The water is unheated and a real shock for all who enter the water. But even with the cold water there were lots of smiles. I just noticed that I managed to get Mary in one of the pictures.
After the baptisms they were confirmed and received the Holy Ghost. Then the font had to be emptied and the chapel converted back into a class room for Monday’s school. While Lynn and I helped the elders and others do this, Mary took people back to their homes. We had everything cleaned up and put away and Mary had not come back. Everyone left except our guest from Pretoria, sister Una – shown with us above, Lynn and myself. I started getting worried because Mary usually was over due from her first trip as we sat and waited out front of the school. Mary had not take the phone so I could not find out where she was. I checked to see if the people she took made it home and they had. When she finally made it back to the school, she told us that she had taken the group of students home. She had met them as they were walking to the taxi stand and had not thought to call me to tell me why she had not come back to school right away.

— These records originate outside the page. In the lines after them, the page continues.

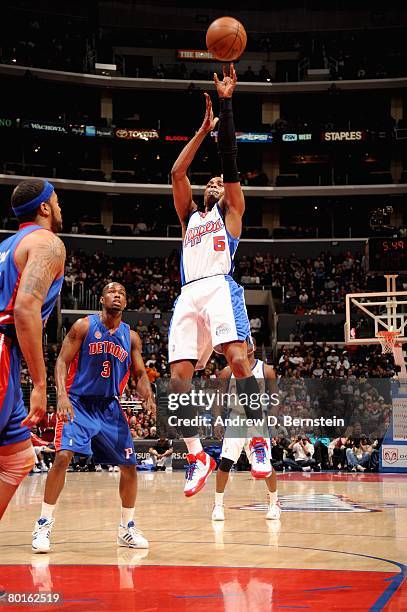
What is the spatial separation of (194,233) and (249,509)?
5.26 meters

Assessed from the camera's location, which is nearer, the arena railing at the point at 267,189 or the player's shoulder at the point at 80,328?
the player's shoulder at the point at 80,328

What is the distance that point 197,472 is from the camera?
7250mm

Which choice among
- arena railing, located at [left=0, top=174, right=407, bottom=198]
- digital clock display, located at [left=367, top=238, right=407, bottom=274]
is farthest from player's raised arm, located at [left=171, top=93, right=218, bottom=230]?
arena railing, located at [left=0, top=174, right=407, bottom=198]

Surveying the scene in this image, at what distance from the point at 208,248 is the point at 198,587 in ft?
9.86

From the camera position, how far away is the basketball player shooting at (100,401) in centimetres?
744

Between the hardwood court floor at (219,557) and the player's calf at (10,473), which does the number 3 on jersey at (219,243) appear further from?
the player's calf at (10,473)

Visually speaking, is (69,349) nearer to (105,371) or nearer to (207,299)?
(105,371)

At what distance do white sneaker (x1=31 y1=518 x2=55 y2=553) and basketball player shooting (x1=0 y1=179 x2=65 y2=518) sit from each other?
2478 mm

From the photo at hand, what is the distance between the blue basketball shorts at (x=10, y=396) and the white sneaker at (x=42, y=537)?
104 inches

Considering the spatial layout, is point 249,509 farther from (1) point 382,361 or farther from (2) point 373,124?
(2) point 373,124

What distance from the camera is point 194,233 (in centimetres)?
739

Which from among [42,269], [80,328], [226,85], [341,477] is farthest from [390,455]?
[42,269]

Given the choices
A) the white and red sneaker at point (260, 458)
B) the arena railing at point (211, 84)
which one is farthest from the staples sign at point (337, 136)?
the white and red sneaker at point (260, 458)

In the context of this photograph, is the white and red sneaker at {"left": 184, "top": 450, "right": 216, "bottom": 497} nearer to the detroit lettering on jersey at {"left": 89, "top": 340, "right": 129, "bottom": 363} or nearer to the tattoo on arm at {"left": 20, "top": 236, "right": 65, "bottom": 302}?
the detroit lettering on jersey at {"left": 89, "top": 340, "right": 129, "bottom": 363}
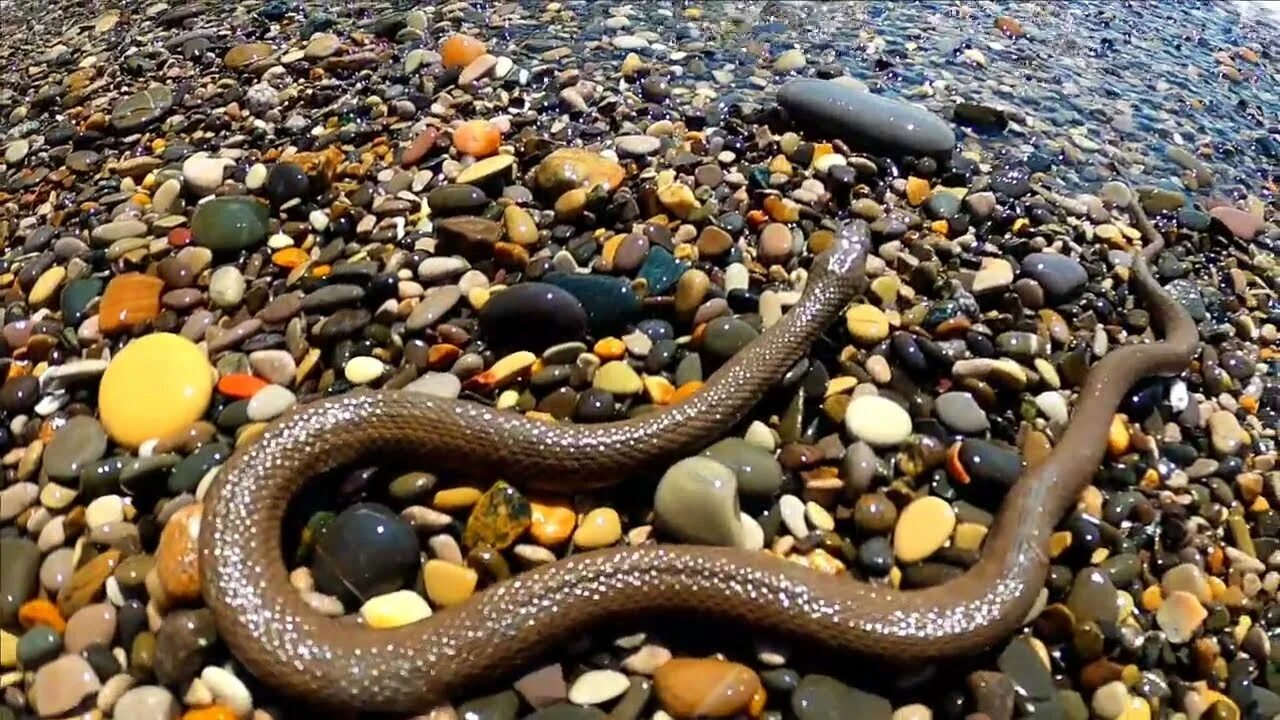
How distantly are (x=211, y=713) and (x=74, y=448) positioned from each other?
5.06 ft

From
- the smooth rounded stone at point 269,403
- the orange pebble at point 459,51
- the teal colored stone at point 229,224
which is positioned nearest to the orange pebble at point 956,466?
the smooth rounded stone at point 269,403

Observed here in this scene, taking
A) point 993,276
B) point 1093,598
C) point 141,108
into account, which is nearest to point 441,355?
point 993,276

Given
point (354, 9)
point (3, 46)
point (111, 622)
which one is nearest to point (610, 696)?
point (111, 622)

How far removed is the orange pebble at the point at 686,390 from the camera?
15.2 ft

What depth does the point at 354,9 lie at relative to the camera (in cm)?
773

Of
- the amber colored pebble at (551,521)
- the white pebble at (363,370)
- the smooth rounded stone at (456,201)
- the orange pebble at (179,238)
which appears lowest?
the amber colored pebble at (551,521)

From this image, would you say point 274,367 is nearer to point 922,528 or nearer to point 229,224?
point 229,224

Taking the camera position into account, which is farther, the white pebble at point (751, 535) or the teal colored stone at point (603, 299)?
the teal colored stone at point (603, 299)

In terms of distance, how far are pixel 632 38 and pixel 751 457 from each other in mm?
4219

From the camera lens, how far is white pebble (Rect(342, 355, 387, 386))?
475 centimetres

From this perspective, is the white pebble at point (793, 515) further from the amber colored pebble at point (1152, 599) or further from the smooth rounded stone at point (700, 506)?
the amber colored pebble at point (1152, 599)

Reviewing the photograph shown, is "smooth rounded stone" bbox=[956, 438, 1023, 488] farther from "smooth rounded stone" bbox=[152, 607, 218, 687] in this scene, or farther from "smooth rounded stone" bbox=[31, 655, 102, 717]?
"smooth rounded stone" bbox=[31, 655, 102, 717]

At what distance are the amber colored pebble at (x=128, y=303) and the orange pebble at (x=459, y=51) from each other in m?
2.70

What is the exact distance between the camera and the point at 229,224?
212 inches
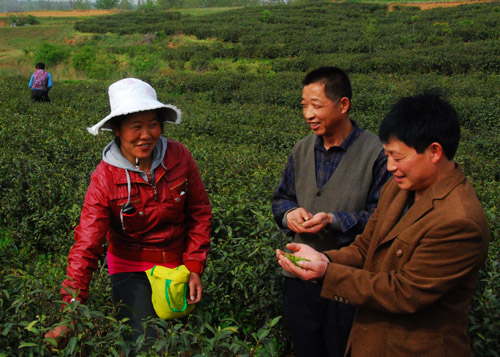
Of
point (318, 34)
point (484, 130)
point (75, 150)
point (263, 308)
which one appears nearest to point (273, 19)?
point (318, 34)

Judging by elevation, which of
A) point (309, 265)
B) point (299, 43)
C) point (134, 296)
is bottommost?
point (134, 296)

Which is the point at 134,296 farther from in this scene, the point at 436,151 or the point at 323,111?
the point at 436,151

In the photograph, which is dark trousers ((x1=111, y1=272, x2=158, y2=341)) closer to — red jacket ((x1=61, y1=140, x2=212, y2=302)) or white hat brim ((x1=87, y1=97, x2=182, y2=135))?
red jacket ((x1=61, y1=140, x2=212, y2=302))

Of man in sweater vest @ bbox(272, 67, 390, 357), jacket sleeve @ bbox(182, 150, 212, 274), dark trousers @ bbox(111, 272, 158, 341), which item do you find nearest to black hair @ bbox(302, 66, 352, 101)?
man in sweater vest @ bbox(272, 67, 390, 357)

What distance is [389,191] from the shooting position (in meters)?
1.87

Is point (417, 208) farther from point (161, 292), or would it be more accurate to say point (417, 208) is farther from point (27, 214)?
point (27, 214)

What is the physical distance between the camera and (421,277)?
1541mm

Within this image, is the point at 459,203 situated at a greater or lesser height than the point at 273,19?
lesser

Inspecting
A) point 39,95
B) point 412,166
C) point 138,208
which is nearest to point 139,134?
point 138,208

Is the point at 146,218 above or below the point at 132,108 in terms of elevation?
below

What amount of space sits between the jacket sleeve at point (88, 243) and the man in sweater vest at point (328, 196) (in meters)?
0.93

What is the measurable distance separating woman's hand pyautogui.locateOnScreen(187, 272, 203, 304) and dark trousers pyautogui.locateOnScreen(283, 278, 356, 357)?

I think Lynn will be going home on Tuesday with great memories of the Potchefstroom branch. He got to help set up church – which reminded him of his days as a missionary in the Philippines – help with the font, speak in church, watch four baptisms and participate in four confirmations.
So as you can see it really has been a very busy week for Elder and Sister Pier in South Africa and we would not change it for the world. Well I would have liked more than an hour to prepare my talk for the memorial but I trusted the Lord to help me and he did.